Após sua vitória, sofreu uma ameaça de processo com base na Lei de Segurança Nacional por ter supostamente chamado o presidente João Figueiredo de “general mentiroso” durante a campanha eleitoral, fato rechaçado. Já investido no cargo, conheceu a jovem Rita de Cássia Paste, que após o casamento em 1981, passou a assinar Rita Camata.

Trajetória política

Gerson Camata foi senador pelo Espírito Santo no período 1 de fevereiro de 1987
até 31 de janeiro de 2011. Foi o 40.° Governador do Espírito Santo no período de 31 de março de 1983 até 14 de maio de 1986.

Como deputado federal atuou de 1975 a 1983, e como deputado estadual de 1971 a 1975. Também foi vereador por Vitória de 1967 a 1971.

Em 1986, concorreu ao Senado com incentivo de José Sarney, sendo substituído no Executivo estadual pelo vice-governador José de Morais.

Foi eleito senador e foi reconduzido outras duas vezes ao cargo ficando por 24 anos no Senado. Foi autor do projeto de Lei do Senado número 292/1999, que deu origem ao Estatuto do Desarmamento – atual Lei 10.826/2003

Dentre as ações do também ex-senador da república, foi a luta que empreendeu para a aprovação da Lei 11.687, de sua autoria, do Dia Nacional do Imigrante Italiano (21 de fevereiro), cuja data refere-se ao início do desembarque da primeira grande leva de italianos no Brasil, que se deu em Vitória, em fevereiro de 1874, episódio que inaugurou a imigração em massa da Itália para o Brasil.

De maio a novembro de 2006, licenciou-se para ser secretário de Desenvolvimento do governo Paulo Hartung.

Em 2010, Camata encerrou sua vida pública e em seu discurso de despedida, em 16 de dezembro, ressaltou que saía da política e que mesmo fora nunca banadonaria a crença de que tudo é possível quando existe empenho.

“Se há algo de que me orgulho é de nunca ter encontrado dificuldades para conciliar ética e política. (…) Mesmo fora da vida pública, nunca abandonarei esta crença, a de que tudo é possível quando existe empenho, vontade de progredir e de mudar, para proporcionar uma vida melhor a todos.

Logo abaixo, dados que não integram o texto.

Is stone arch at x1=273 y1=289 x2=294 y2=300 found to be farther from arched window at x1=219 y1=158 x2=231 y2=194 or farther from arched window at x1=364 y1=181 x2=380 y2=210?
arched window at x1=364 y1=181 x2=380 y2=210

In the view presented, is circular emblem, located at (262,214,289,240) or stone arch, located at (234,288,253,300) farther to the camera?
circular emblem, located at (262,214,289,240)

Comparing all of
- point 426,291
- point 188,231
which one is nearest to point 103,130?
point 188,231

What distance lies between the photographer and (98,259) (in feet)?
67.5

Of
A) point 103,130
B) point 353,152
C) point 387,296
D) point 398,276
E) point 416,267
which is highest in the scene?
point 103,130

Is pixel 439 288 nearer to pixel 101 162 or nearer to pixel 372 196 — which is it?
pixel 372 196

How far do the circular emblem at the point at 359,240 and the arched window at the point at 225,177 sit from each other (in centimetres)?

Estarei sempre à disposição para trabalhar, voluntariamente, pelo desenvolvimento do Espírito Santo”, declarou.

O assassino

Preso pouco depois de matar o ex-governador Gerson Camata, de 77 anos, com um tiro no pescoço, o ex-assessor da vítima, Marcos Venicio Moreira Andrade, de 66 anos, confessou o crime e disse não se arrepender.

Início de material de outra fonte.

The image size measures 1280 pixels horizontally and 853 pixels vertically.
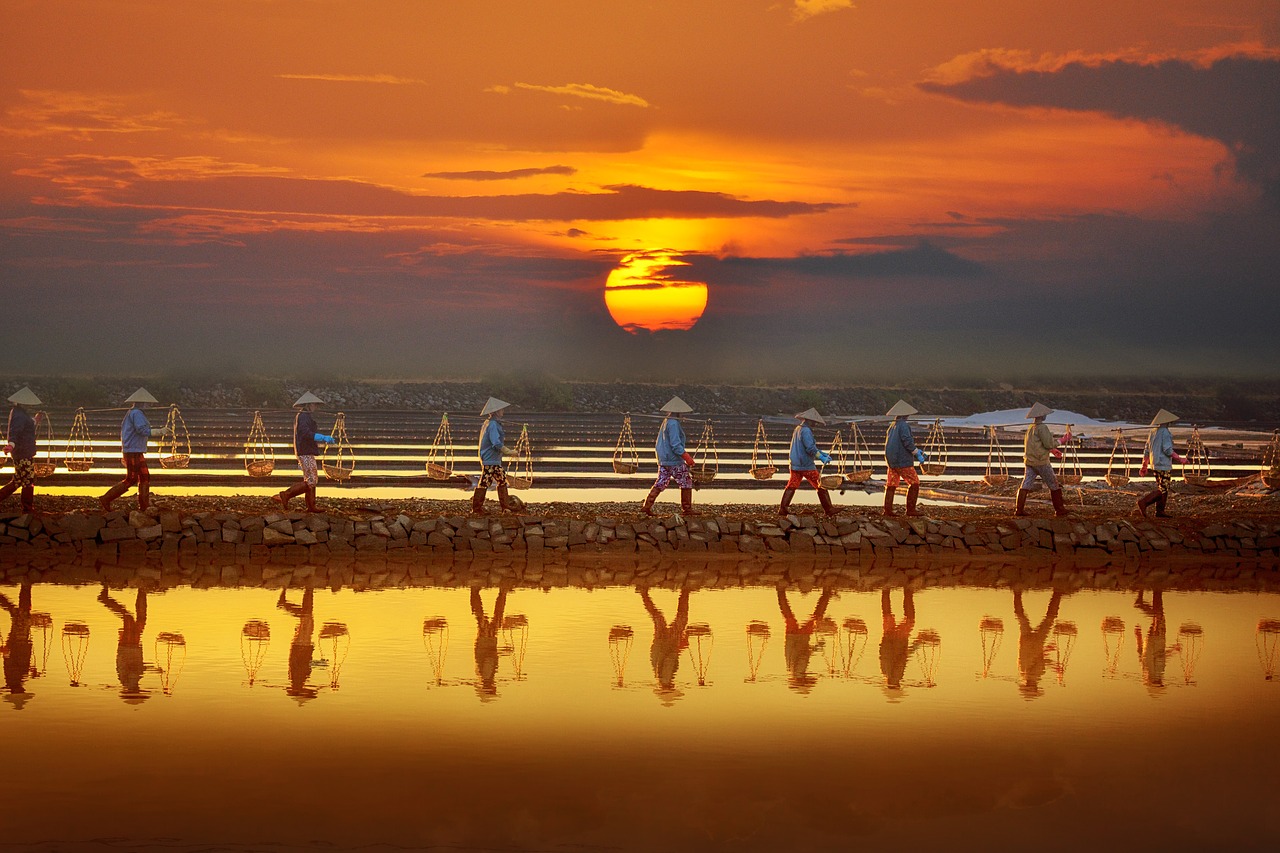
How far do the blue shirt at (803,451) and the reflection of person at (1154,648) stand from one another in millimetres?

Para a polícia, ele afirmou ter feito justiça com as próprias mãos. A motivação, segundo Venicio, foi um processo movido contra Camata em 2009, onde o ex-assessor faz uma série de acusações, entre elas, o uso de notas fiscais falsas nas campanhas eleitorais, mesadas de empreiteiras e funcionários que eram obrigados a pagar despesas do então senador.

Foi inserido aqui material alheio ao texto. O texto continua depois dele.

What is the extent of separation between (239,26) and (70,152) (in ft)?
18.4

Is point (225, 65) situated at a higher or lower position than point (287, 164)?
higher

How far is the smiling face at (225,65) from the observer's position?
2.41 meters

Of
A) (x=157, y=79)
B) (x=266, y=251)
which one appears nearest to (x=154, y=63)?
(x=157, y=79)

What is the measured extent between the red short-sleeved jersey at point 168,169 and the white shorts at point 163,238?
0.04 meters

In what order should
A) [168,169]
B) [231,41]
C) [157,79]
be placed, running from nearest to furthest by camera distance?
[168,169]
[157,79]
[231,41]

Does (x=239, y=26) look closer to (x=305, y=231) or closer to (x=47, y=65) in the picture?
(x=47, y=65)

Considerando injustas as acusações, Camata procurou a Justiça e pediu indenização por danos morais a Marcos Venicio no valor de R$ 1 milhão.

A justiça entendeu que não havia provas contundentes contra o ex-governador e condenou o ex-assessor a pagar R$ 50 mil a Camata, em 2012, que teve os bens bloqueados.

Marcos Venicio começou a trabalhar com Gerson Camata em 1986. Por 20 anos ele foi responsável pela administração financeira das campanhas eleitorais concorridas por Camata.